● 抜粋
現在60以上の存在が知られている。もっとも古い私擬憲法は、明治3年(1870年)10月、佐賀藩士江藤胤雄の起草による『国法会議案、附国法私議』で、次で青木周蔵の起草による『大日本政規』明治5年(1872年)、宇加地新八の『建言議院創立之議』明治6年(1873年)などが挙げられる。明治12年(1879年)に、共存同衆嚶鳴社によって私擬憲法の起草が全国に先駆けて始まり、とりわけ「嚶鳴社憲法草案」は、その後の各地の私擬憲法の起草に大きな影響を与えた。[1]国会開設運動の高まりに伴い、国会開設の前提となる憲法の必要性が認識されるようになり、明治13年(1880年)11月の国会期成同盟第2回大会で、翌明治14年(1881年)に憲法草案を持参することを決議した。

板垣退助は私擬憲法の作成意図について『我國憲政ノ由來』で次のように述べている。

● 提供資料
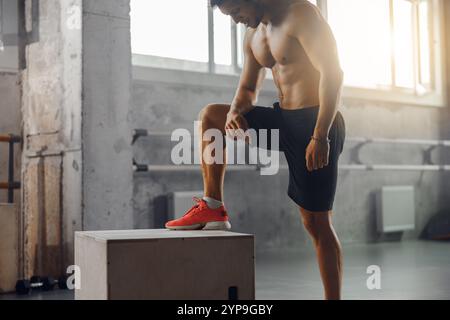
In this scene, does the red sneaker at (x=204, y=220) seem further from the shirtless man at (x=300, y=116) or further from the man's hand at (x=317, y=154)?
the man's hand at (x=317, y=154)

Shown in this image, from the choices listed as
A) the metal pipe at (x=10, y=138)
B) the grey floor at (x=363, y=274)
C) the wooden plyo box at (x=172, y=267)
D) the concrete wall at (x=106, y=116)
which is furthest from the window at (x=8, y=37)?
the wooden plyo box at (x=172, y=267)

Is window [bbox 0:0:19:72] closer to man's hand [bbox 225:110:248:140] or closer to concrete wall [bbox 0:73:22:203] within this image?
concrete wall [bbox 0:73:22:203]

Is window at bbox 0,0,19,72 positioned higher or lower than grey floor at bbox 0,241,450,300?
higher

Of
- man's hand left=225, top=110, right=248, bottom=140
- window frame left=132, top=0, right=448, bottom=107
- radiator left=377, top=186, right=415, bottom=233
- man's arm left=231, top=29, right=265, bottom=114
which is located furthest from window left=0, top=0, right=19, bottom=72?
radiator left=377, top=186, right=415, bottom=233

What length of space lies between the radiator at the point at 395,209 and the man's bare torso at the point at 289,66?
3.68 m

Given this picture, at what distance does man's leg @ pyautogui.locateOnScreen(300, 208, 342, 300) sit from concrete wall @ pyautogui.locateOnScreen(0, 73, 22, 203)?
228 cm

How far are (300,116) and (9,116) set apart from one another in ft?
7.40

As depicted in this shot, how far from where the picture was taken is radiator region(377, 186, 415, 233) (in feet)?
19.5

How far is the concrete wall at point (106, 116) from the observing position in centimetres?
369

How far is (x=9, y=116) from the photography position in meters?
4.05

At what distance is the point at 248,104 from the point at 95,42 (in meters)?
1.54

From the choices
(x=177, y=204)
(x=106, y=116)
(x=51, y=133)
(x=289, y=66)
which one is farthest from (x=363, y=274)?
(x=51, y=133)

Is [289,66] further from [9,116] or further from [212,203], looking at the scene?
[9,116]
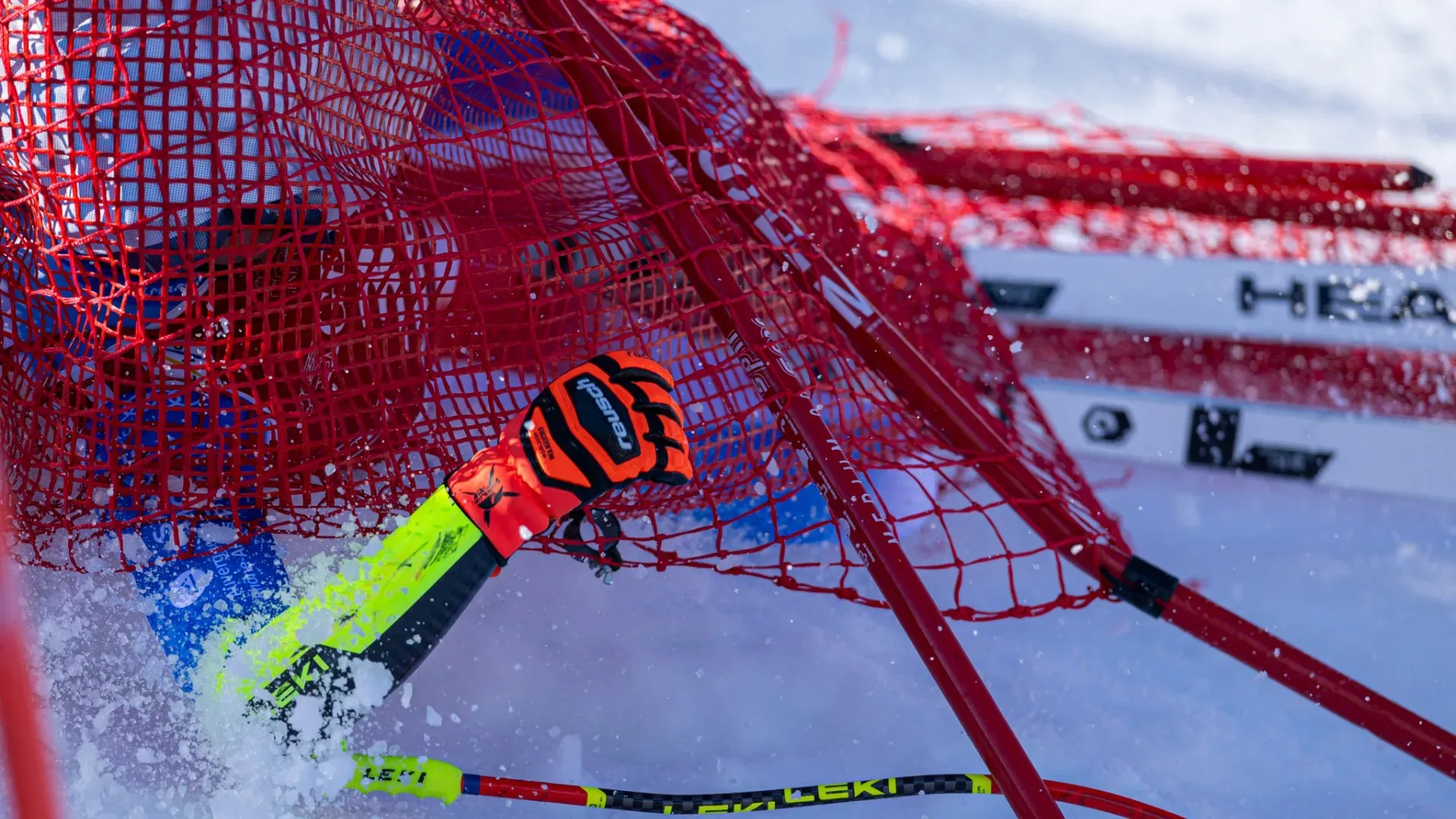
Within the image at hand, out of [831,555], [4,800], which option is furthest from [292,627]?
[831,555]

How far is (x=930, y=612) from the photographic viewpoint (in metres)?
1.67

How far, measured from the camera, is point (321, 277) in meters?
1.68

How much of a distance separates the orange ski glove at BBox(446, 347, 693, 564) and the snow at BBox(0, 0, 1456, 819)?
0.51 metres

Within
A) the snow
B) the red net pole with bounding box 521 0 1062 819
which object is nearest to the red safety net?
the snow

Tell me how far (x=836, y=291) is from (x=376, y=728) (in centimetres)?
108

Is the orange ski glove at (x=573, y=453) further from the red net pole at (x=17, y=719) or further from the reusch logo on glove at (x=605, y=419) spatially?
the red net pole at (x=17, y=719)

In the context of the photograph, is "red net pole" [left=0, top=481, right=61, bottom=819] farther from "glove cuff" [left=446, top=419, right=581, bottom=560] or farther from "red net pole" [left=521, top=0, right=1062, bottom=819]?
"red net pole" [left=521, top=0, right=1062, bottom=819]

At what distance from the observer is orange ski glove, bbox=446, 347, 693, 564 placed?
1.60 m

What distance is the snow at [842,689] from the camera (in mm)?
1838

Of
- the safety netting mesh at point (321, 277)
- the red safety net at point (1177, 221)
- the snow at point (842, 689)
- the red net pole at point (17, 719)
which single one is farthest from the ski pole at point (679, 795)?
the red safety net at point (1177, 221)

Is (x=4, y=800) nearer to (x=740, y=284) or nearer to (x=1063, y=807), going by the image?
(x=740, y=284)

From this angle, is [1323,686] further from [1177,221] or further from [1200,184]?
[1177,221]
==
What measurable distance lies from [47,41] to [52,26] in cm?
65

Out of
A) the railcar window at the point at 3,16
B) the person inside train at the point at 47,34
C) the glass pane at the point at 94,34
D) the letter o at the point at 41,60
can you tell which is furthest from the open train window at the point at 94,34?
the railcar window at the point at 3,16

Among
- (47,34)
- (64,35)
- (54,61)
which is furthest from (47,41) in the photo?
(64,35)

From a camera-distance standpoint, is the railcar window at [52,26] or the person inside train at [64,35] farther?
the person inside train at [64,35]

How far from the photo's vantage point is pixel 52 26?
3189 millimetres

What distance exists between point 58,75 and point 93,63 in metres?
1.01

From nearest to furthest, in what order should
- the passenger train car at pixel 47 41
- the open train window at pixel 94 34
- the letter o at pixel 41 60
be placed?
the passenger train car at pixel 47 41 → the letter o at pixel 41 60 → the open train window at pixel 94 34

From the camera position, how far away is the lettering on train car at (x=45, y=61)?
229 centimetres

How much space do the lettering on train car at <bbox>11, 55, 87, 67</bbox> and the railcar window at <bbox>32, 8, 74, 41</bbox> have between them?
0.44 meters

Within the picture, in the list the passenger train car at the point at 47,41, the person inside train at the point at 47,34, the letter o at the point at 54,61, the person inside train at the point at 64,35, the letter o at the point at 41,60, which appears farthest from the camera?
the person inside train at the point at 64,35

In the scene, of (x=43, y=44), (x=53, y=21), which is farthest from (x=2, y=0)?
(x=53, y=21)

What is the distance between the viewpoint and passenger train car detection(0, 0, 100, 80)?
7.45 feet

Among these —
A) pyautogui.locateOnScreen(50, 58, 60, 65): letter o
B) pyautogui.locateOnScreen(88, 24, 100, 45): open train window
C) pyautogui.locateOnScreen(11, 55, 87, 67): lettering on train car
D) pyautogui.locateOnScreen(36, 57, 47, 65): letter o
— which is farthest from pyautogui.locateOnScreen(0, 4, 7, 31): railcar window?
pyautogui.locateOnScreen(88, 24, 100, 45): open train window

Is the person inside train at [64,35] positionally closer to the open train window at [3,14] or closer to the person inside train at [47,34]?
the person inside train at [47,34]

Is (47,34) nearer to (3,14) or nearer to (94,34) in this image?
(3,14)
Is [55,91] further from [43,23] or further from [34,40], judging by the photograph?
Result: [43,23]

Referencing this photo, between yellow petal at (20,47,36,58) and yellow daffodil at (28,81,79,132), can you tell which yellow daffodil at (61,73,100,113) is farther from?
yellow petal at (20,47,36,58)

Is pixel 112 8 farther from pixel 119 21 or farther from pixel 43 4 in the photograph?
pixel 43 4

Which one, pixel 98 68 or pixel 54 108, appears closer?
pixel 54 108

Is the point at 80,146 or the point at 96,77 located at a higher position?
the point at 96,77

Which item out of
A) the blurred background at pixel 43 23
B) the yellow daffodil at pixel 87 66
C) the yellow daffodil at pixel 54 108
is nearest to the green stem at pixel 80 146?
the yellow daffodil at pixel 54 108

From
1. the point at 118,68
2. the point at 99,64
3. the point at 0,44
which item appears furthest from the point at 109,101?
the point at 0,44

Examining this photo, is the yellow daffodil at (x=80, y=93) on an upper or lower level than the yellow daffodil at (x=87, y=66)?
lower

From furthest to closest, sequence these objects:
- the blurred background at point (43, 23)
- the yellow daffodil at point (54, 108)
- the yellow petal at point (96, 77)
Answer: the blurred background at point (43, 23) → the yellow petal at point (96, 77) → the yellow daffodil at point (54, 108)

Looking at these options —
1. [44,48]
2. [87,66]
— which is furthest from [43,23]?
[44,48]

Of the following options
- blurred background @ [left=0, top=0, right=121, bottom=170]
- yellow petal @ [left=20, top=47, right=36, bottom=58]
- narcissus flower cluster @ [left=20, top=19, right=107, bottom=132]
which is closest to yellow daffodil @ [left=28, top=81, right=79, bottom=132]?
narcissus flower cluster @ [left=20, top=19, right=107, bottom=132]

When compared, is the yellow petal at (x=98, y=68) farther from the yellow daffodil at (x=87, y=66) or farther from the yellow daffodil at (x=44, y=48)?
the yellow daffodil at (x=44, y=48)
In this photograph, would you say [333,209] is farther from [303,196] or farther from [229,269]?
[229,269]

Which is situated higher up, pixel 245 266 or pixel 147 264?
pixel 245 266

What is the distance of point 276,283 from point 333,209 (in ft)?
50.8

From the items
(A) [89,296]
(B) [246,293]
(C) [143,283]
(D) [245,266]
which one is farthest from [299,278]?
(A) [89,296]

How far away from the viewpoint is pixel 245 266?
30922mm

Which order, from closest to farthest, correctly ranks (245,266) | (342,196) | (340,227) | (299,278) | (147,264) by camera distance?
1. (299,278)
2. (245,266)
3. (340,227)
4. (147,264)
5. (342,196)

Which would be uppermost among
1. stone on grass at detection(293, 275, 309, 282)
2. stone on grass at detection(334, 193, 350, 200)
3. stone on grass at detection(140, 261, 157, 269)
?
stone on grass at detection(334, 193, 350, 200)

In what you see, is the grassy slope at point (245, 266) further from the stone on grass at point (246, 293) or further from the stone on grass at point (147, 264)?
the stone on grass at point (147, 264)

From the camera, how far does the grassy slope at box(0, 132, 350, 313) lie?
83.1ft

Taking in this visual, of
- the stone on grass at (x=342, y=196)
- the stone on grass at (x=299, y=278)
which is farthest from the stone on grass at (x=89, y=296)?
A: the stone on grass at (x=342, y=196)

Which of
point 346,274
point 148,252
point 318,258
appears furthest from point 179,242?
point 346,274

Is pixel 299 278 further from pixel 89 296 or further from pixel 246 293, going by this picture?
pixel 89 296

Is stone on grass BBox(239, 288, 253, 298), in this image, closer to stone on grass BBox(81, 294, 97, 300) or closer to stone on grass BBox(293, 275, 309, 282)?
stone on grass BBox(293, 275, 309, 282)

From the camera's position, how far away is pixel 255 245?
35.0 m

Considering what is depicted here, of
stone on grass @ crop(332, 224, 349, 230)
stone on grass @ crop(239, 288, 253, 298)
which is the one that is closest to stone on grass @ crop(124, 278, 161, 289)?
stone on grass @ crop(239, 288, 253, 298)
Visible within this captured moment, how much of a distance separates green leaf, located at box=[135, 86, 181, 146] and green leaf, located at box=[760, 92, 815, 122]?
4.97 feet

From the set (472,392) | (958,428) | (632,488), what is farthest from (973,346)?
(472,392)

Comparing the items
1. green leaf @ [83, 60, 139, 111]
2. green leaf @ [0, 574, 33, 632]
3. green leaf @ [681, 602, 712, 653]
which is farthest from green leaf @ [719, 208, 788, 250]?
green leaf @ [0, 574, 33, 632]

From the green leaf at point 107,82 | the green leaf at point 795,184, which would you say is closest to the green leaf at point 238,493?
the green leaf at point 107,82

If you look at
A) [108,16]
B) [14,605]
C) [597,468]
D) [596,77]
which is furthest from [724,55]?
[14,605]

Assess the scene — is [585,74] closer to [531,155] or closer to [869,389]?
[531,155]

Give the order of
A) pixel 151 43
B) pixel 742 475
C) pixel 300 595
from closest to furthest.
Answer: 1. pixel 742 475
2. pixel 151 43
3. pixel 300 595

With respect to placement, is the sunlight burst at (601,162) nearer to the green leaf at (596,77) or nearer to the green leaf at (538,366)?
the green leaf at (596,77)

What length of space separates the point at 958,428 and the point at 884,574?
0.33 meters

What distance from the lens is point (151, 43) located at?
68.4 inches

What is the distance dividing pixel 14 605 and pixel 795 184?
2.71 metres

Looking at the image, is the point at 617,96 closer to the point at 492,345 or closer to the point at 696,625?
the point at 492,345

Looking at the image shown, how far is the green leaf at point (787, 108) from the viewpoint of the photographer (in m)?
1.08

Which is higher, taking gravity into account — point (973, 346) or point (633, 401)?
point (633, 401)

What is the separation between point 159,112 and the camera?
--
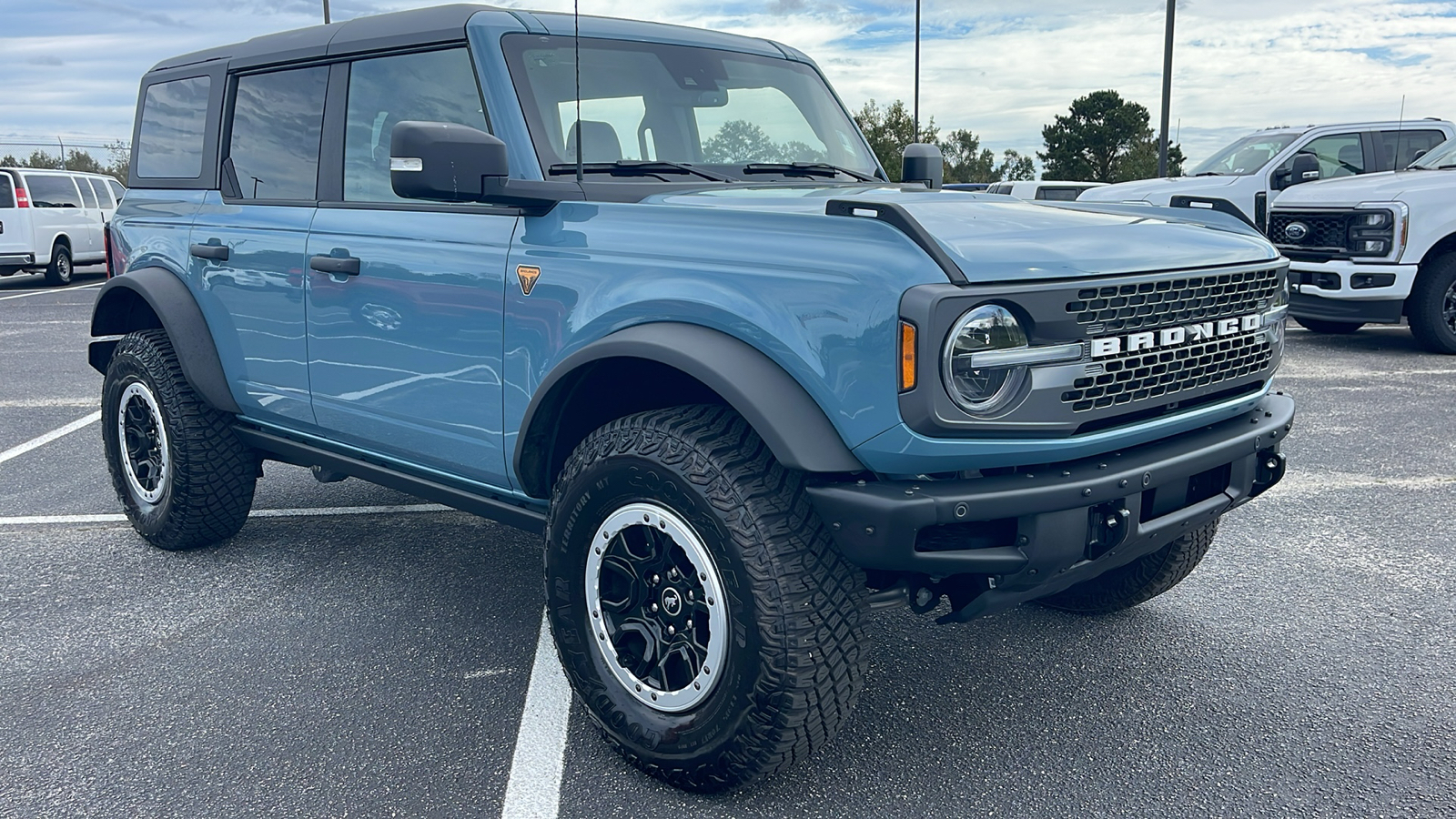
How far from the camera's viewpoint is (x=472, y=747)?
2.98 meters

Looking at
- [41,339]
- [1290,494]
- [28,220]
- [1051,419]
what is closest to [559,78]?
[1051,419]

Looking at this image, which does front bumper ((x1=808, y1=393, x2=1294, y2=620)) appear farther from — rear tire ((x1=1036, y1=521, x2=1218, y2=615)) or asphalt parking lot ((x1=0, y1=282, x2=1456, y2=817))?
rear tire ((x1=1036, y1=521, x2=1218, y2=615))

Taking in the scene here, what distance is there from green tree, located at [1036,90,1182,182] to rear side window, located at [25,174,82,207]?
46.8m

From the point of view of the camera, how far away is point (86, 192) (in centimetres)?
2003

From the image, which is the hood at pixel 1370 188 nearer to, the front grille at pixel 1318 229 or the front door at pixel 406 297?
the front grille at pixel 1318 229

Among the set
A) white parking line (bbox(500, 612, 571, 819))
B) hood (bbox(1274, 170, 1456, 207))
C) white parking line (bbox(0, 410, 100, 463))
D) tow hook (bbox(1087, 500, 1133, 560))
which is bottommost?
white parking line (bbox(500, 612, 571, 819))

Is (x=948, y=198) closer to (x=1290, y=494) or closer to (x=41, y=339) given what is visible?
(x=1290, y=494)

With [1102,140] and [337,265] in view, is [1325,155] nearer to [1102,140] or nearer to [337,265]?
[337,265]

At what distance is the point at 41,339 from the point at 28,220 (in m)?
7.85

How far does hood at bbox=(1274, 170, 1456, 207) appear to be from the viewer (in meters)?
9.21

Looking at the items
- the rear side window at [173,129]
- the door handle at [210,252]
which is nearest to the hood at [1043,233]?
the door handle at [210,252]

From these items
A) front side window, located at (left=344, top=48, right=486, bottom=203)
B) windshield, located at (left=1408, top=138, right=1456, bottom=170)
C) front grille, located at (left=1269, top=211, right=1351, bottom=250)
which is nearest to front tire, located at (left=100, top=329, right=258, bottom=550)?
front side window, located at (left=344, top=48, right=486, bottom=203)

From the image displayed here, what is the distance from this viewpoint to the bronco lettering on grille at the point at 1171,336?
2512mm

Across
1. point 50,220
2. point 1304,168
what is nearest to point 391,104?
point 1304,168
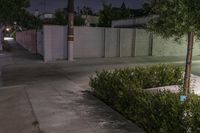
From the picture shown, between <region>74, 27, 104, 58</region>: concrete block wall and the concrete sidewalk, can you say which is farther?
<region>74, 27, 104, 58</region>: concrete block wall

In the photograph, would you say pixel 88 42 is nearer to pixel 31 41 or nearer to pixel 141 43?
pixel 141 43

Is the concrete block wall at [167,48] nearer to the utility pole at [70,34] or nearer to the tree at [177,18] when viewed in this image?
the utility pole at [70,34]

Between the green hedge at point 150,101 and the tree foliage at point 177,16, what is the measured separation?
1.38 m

● 課題内容
抜粋によると、国会期成同盟は明治13年11月の第2回大会で、翌年に憲法草案を持参することを決議しました。その理由を1〜3文で説明してください。 項目は参照しなくてもかまいません。

● 正解
国会開設運動が高まるにつれて、国会開設の前提となる憲法の必要性が認識されるようになったためです。